New technology has enabled southern US sawmills to become some of the most cost-competitive in the world, and they expect an influx of lumber investors across the region as a result. The south is “well positioned to capture market share in North America, including the Pacific-Northwest and British Columbia,” a TIR report reads. “By 2020, when the US is projected to deliver 58bn bf of lumber, the south is expected to supply 36% of this demand, compared to 25% from the Pacific Northwest, 14% from British Columbia, and 15% from Eastern Canada.”

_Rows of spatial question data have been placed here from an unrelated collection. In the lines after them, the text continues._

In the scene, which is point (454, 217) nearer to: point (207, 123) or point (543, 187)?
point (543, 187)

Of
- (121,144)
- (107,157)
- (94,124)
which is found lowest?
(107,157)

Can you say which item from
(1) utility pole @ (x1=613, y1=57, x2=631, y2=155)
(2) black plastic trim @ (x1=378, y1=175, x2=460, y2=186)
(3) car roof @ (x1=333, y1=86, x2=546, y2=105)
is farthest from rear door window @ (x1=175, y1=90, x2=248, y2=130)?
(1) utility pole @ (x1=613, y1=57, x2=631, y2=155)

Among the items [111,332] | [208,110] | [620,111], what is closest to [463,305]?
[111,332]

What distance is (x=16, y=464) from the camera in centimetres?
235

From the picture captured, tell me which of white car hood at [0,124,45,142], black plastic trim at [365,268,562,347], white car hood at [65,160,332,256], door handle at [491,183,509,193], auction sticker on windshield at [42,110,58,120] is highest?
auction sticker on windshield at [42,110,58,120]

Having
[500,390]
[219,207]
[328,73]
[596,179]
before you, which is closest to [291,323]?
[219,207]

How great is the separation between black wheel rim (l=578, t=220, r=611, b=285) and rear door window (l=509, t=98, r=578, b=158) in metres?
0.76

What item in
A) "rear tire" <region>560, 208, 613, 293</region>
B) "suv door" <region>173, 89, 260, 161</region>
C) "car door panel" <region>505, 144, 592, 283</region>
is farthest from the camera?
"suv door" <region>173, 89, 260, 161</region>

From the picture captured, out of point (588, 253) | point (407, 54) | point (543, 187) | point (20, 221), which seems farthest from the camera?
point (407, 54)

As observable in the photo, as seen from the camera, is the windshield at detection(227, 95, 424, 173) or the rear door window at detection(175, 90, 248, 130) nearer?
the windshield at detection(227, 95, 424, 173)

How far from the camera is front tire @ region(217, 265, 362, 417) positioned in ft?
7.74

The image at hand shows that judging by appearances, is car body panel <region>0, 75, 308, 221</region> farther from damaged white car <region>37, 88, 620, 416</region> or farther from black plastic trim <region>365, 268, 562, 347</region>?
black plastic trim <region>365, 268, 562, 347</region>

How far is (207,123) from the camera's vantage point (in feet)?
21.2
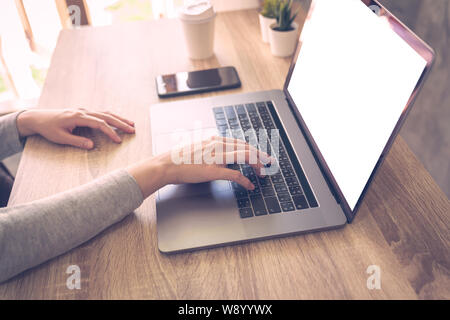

The resulting increase in lumber production is expected to increase harvest levels past the point of growth rates – in other words, cutting down trees faster than they can be replaced. This will tighten supply and increase prices. And macroeconomic factors such as millennials entering the housing market is another positive influence on the timberland markets.
Another reason for optimism is the natural versatility of the land that timberland investors purchase. Johnson says: “When you’re buying timberland you’re buying a bundle of rights – you’re buying land where the historic use for the land is growing timber. [But] if agriculture prices spike up, then maybe I can convert the timberland to agriculture. Or you can use it for a conservation play – there’s a variety of uses that could make the land more valuable.”
Institutional investors looking at the timberland market ready to invest or to put assets on the auction block should approach the market with an optimistic view. The CalPERS sale was no bad omen – just a poorly timed deal right before the crisis.